A showboating federal judge in San Francisco has issued an injunction against President Trump’s executive order cutting off federal funds from so-called sanctuary cities. The ruling distorts the E.O. beyond recognition, accusing the president of usurping legislative authority despite the order’s express adherence to “existing law.” Moreover, undeterred by the inconvenience that the order has not been enforced, the activist court — better to say, the fantasist court — dreams up harms that might befall San Francisco and Santa Clara, the sanctuary jurisdictions behind the suit, if it were enforced. The court thus flouts the standing doctrine, which limits judicial authority to actual controversies involving concrete, non-speculative harms.
Although he vents for 49 pages, Judge William H. Orrick III gives away the game early, on page 4. There, the Obama appointee explains that his ruling is about . . . nothing.
That is, Orrick acknowledges that he is adopting the construction of the E.O. urged by the Trump Justice Department, which maintains that the order does nothing more than call for the enforcement of already existing law. Although that construction is completely consistent with the E.O. as written, Judge Orrick implausibly describes it as “implausible.”
Since Orrick ultimately agrees with the Trump Justice Department, and since no enforcement action has been taken based on the E.O., why not just dismiss the case? Why the judicial theatrics?

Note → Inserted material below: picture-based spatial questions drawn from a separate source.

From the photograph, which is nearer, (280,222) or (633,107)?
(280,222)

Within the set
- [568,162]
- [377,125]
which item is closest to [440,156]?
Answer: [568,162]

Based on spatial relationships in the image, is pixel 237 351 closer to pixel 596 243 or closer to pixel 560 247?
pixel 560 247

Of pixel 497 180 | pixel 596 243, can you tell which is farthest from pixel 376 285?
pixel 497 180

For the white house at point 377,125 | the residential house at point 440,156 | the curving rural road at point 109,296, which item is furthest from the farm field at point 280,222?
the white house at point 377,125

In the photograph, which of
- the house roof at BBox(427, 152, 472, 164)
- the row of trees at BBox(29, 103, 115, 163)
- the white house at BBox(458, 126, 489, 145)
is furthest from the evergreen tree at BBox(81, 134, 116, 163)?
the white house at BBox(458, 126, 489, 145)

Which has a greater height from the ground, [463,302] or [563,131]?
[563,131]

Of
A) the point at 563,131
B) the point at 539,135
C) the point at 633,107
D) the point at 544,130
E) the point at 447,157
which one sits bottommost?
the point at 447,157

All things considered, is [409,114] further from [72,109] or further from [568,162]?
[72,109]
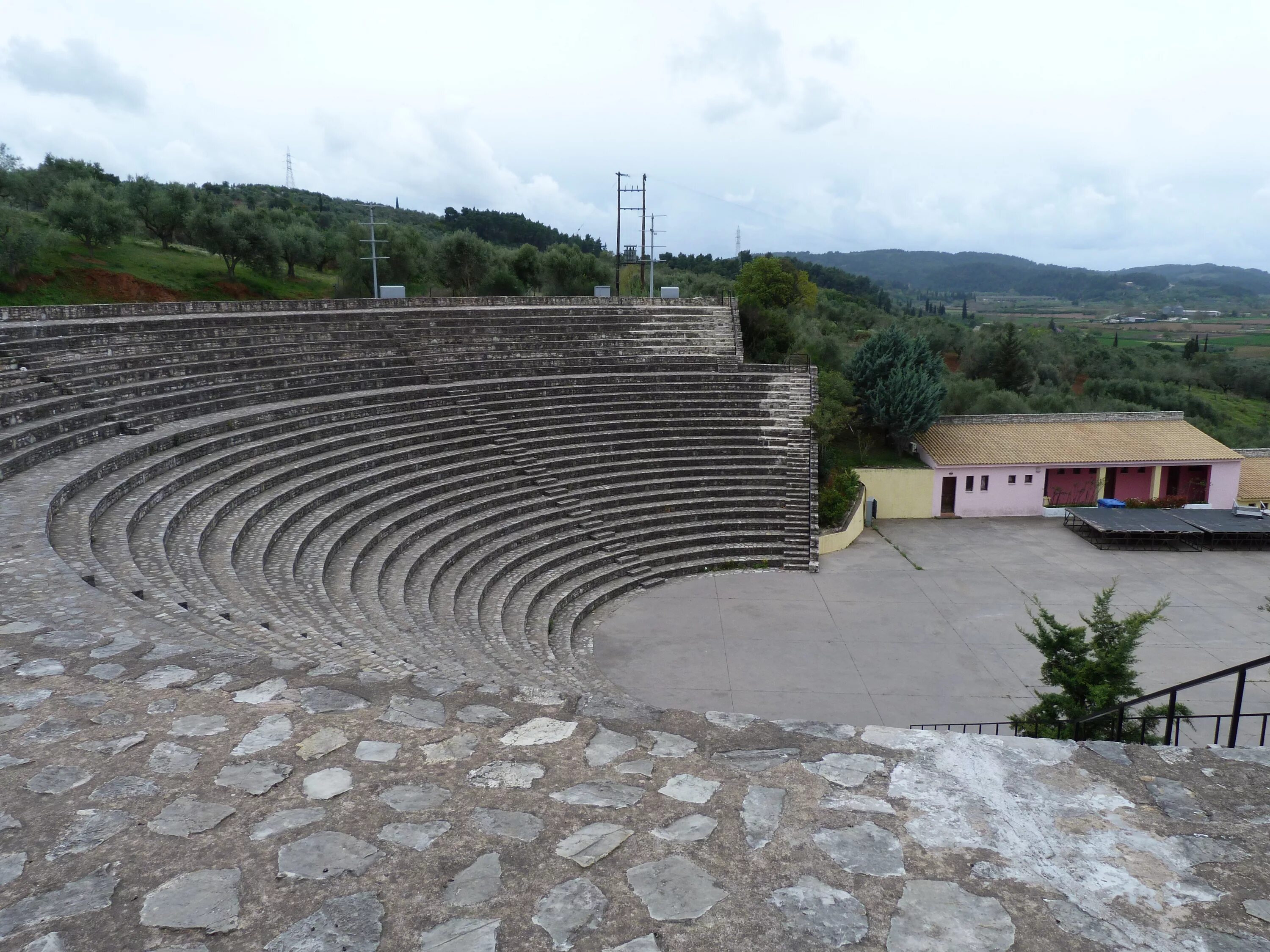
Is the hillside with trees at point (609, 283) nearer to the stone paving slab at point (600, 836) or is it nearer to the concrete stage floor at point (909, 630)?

There appear to be two reasons.
The first is Orrick’s patent desire to embarrass the White House, which rolled out the E.O. with great fanfare. The court wants it understood that Trump is a pretender: For all the hullaballoo, the E.O. effectively did nothing. Indeed, Orrick rationalizes his repeated misreadings of what the order actually says by feigning disbelief that what it says could possibly be what it means. Were that the case, he suggests, there would have been no reason to issue the order in the first place.

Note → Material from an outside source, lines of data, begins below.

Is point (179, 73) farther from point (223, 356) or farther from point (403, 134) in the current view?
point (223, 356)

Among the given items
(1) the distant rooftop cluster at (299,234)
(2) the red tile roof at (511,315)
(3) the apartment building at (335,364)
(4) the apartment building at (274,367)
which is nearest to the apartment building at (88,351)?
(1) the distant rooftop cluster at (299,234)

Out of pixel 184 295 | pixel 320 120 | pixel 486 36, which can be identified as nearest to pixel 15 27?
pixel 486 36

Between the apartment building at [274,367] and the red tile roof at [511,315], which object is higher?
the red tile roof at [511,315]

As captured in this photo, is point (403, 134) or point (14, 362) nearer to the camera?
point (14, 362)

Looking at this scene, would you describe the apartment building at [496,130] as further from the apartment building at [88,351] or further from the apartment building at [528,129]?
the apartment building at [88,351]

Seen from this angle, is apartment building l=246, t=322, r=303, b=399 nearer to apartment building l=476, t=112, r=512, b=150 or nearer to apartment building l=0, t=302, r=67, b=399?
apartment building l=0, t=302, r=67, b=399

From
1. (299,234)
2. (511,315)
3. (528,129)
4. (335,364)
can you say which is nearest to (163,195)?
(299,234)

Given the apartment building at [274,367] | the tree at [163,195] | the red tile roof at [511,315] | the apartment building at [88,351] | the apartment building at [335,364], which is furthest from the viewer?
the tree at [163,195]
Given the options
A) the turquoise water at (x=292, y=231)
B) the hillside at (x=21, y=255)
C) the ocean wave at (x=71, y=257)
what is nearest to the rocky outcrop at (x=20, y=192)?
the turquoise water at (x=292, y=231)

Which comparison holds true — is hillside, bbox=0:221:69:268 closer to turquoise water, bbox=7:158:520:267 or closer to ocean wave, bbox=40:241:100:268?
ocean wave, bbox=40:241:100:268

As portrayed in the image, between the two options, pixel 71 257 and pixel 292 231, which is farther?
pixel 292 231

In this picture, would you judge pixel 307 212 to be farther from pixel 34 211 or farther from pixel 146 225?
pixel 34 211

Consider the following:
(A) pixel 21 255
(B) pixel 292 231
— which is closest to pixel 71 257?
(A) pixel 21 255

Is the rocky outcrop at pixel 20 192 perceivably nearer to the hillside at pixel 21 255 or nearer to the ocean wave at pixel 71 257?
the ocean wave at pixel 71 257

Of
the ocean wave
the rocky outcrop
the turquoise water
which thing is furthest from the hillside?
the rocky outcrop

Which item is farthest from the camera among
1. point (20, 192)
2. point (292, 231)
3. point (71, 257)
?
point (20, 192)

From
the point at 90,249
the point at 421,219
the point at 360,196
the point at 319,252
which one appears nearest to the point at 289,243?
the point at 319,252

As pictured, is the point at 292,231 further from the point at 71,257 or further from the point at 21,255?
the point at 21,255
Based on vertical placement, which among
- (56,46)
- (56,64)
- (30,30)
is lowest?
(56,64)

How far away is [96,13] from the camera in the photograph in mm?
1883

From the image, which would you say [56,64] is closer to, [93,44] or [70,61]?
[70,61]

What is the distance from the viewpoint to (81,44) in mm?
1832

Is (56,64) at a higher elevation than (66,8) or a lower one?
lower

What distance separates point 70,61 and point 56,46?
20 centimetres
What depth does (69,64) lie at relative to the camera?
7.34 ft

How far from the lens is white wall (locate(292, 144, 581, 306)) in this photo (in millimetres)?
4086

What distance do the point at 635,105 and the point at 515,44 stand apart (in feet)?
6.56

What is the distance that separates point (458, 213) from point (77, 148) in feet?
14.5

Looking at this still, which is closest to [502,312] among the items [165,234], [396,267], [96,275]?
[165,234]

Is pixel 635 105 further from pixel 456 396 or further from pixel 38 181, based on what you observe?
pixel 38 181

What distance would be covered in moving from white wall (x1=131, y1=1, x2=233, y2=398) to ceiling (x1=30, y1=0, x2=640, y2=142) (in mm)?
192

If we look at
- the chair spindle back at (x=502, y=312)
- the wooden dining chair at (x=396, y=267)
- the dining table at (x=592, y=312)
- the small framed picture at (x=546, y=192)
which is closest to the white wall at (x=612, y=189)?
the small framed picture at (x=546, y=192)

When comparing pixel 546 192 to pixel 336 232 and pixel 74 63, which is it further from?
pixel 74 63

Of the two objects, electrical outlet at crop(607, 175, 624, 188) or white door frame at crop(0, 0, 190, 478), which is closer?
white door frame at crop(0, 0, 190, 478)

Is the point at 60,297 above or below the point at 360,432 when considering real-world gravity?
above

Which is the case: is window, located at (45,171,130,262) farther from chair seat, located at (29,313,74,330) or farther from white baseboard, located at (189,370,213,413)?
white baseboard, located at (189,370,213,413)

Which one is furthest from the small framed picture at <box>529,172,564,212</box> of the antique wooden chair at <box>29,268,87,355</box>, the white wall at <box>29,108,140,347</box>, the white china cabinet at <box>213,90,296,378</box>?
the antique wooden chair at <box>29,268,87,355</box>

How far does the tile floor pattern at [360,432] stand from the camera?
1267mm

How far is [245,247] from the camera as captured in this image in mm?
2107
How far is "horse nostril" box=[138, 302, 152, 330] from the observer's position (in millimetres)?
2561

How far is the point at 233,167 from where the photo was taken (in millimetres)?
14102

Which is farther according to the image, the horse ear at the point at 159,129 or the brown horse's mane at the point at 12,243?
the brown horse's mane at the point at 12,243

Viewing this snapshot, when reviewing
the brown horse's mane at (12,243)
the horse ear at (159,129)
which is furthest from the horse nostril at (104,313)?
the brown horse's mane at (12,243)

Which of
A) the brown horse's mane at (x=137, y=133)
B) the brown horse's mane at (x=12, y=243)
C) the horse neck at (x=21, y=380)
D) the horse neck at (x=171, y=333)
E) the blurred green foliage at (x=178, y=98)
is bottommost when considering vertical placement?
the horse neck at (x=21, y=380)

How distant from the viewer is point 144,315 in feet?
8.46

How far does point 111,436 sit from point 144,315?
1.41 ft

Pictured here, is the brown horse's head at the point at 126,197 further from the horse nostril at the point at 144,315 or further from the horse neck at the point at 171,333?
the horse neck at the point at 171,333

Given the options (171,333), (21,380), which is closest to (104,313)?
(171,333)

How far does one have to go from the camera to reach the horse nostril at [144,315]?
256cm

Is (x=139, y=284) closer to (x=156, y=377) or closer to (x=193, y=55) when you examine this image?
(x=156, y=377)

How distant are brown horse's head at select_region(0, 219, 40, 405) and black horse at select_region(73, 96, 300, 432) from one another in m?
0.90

Thus, taking a page from the activist left-wing judges who invalidated Trump’s “travel ban” orders, Orrick harps on stump speeches by Trump and other administration officials. One wonders how well Barack “If you like your plan, you can keep your plan” Obama would have fared under the judiciary’s new Trump Doctrine: The extravagant political rhetoric by which the incumbent president customarily sells his policies relieves a court of the obligation to grapple with the inevitably more modest legal text of the directives that follow.
Of course, the peer branches of government are supposed to presume each other’s good faith in the absence of a patent violation of the law. But let’s put aside the unseemliness of Orrick’s barely concealed contempt for a moment, because he is also wrong. The proper purpose of an executive order is to direct the operations of the executive branch within the proper bounds of the law. There is, therefore, nothing untoward about an E.O. that directs the president’s subordinates to take enforcement action within the confines of congressional statutes. In fact, it is welcome.